* Directions
Continue the artist's statement below on the paired meat and pill paintings, picking up after its final sentence.

The companion painting will be built over the same collaged ground, sealed with the same pouring medium. In this painting however, the meat is replaced by synthetic pill forms. The “pills” look like elongated circles, and are painted with one, solid, fluorescent color over contact paper. The shapes are then cut out and applied to the surface, like stickers. These shapes resemble additives or pills. They are controlled, idealized forms that are perfected in factories and labs and implemented for the sake of “improvement.” Their application echoes the importance of surface to the industrial food system and its consumers.

I want the audience to be confronted with two paintings that are at once, attractive and repelling, both visually and conceptually. I want the viewer to see the meat pile and think about where it comes from and what it will soon be. How is this flesh processed? I want the viewer to understand that this meat was once a living creature and has now become part of a larger, very complex industry of mass production. I want the audience to think about how our bodies are part of this mass production. How do the choices we make influence this industry and how does this industry influence our lives?

Time is expressed as the viewer reads the paintings from left to right and experiences the change or development or improvement from natural to synthetic/idealized. The paintings change from a slow read to a fast read. Time is also expressed as the paintings are read from background to foreground, from the system (the graph paper) to the systems end-product (the meat or pill forms).

* Information supplied
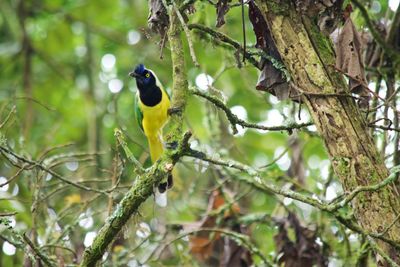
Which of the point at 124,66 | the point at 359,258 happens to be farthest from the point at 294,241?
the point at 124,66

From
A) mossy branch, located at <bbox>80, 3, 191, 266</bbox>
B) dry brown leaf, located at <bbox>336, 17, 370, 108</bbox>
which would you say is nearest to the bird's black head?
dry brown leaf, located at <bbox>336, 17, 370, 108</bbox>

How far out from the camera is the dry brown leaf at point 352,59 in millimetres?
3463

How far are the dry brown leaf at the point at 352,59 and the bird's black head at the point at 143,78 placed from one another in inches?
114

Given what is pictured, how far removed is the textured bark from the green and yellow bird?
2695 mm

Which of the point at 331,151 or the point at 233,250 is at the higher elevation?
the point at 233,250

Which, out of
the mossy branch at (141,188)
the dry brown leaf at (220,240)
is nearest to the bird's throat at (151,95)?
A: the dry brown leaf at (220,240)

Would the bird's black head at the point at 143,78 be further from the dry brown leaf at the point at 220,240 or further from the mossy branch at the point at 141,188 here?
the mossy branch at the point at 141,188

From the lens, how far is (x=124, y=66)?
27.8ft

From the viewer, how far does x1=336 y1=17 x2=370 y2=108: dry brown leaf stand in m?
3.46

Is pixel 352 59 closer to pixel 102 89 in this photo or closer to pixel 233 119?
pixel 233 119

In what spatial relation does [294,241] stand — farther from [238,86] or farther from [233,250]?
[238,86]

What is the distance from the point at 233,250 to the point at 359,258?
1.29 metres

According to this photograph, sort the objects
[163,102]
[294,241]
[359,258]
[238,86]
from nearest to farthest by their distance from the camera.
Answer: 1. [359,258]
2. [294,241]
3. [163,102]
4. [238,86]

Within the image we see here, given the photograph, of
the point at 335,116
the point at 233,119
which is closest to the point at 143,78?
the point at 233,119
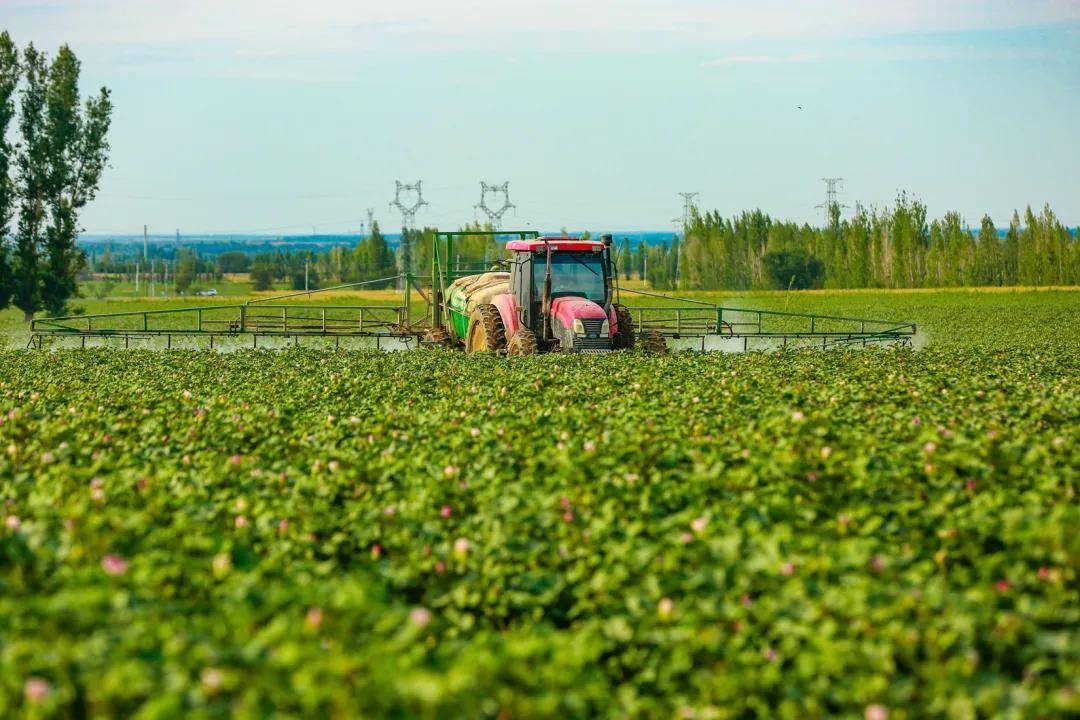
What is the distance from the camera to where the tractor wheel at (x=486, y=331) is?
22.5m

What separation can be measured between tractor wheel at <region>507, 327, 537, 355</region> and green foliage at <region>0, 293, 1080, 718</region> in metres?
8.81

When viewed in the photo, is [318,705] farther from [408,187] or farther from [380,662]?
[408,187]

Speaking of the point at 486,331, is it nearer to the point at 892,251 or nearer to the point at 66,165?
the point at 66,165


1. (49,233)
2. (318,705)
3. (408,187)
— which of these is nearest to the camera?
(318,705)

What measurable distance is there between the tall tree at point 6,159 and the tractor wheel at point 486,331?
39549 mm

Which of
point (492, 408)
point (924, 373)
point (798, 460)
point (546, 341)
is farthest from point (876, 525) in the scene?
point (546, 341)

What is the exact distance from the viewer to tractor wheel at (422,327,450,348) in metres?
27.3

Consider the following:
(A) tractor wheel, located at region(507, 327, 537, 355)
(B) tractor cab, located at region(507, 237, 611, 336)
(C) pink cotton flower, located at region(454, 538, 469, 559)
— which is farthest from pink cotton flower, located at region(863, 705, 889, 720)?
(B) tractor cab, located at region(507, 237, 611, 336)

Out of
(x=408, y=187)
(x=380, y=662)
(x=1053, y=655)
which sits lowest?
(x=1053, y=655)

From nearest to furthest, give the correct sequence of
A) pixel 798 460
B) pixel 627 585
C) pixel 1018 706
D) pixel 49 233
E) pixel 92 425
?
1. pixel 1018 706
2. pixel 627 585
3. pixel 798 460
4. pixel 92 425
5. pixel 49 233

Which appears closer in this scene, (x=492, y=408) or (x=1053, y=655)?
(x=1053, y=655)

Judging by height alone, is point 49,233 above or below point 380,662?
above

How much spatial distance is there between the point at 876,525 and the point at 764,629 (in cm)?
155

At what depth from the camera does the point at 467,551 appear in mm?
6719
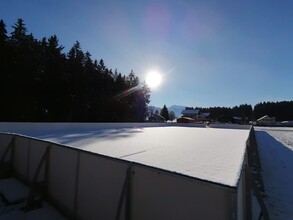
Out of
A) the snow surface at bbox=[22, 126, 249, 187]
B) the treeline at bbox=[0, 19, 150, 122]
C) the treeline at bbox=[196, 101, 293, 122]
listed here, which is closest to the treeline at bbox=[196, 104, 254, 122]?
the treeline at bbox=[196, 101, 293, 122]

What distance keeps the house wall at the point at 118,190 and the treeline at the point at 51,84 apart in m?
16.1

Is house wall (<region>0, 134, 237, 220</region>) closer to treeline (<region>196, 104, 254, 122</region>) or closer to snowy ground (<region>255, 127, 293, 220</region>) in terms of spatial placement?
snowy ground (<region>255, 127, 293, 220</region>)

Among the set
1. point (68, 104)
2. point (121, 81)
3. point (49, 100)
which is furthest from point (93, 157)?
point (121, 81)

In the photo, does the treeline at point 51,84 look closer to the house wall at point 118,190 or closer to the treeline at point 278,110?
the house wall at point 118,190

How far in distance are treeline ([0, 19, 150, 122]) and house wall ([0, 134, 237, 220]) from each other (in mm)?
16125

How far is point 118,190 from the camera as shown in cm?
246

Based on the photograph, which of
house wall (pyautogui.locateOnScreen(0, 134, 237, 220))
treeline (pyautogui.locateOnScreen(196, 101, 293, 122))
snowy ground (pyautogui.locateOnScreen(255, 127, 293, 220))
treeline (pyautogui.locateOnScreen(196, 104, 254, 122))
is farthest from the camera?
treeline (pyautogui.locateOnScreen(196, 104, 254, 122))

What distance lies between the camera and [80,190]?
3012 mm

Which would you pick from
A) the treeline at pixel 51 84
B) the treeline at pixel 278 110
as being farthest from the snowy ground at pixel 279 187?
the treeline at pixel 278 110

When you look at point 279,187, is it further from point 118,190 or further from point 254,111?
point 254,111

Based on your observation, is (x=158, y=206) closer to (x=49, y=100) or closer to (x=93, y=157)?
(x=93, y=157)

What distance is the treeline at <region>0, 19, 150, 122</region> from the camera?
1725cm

--

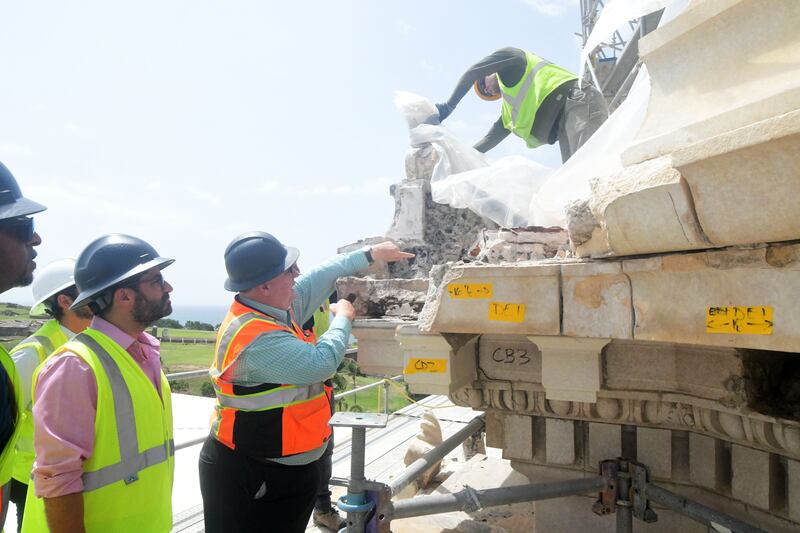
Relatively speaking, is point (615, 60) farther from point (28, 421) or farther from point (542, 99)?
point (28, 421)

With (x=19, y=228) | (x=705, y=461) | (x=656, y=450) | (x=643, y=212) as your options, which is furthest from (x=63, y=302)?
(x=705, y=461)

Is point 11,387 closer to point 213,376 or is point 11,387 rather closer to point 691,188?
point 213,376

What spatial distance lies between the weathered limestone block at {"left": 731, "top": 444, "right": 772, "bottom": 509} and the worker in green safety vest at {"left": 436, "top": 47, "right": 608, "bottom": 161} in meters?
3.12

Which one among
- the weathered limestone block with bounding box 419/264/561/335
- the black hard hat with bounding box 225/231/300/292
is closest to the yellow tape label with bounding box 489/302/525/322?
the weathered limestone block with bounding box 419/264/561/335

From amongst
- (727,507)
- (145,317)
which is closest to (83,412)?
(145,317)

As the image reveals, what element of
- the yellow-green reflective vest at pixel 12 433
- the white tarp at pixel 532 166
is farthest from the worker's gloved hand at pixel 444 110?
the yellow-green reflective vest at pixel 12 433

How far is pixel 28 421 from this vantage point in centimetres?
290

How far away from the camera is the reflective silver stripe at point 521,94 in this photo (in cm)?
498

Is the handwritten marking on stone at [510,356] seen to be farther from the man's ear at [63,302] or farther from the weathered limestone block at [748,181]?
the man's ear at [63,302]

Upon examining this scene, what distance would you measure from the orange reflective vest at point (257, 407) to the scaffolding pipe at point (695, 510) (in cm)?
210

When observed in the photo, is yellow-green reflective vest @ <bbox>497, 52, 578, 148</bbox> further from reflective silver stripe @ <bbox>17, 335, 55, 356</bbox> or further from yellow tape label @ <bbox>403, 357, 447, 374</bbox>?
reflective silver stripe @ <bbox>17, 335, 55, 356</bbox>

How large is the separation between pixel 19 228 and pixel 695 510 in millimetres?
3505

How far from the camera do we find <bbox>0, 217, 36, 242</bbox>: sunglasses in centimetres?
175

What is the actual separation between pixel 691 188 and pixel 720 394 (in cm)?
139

* Exercise result
Timeline:

Week 1 – attain all materials, build canvases

Week 2 – collage background, set pouring medium

Week 3 – paint,

Week 4 – finish paintings



Thursday, April 1, 2010

New Source Update

I have not really changed my source from my last update, it is still the American industrial food system - explored through an artist book. However, over the past few days I have been thinking a lot about materials, not just the materials I am using in my artist's book, but materials in general. What things are made of. Suff. I've been thinking a lot about choices artists make in terms of the materials they use to transmit their ideas. I've been thinking a lot about how things are made and where those things come from. I've been thinking a lot about the food I eat. Not should i eat meat or vegetables, but where did this chicken come from, and what does it mean to consume its body? What is the origin of this material or that? What does it mean to be made out of something? Am I the physical thing or something else. What does embodiment mean? What is my role in the food industry and moreover what is the role of my body? Clearly, I am rambling here. But I think these are important questions to ask if I could just figure out how to organize them.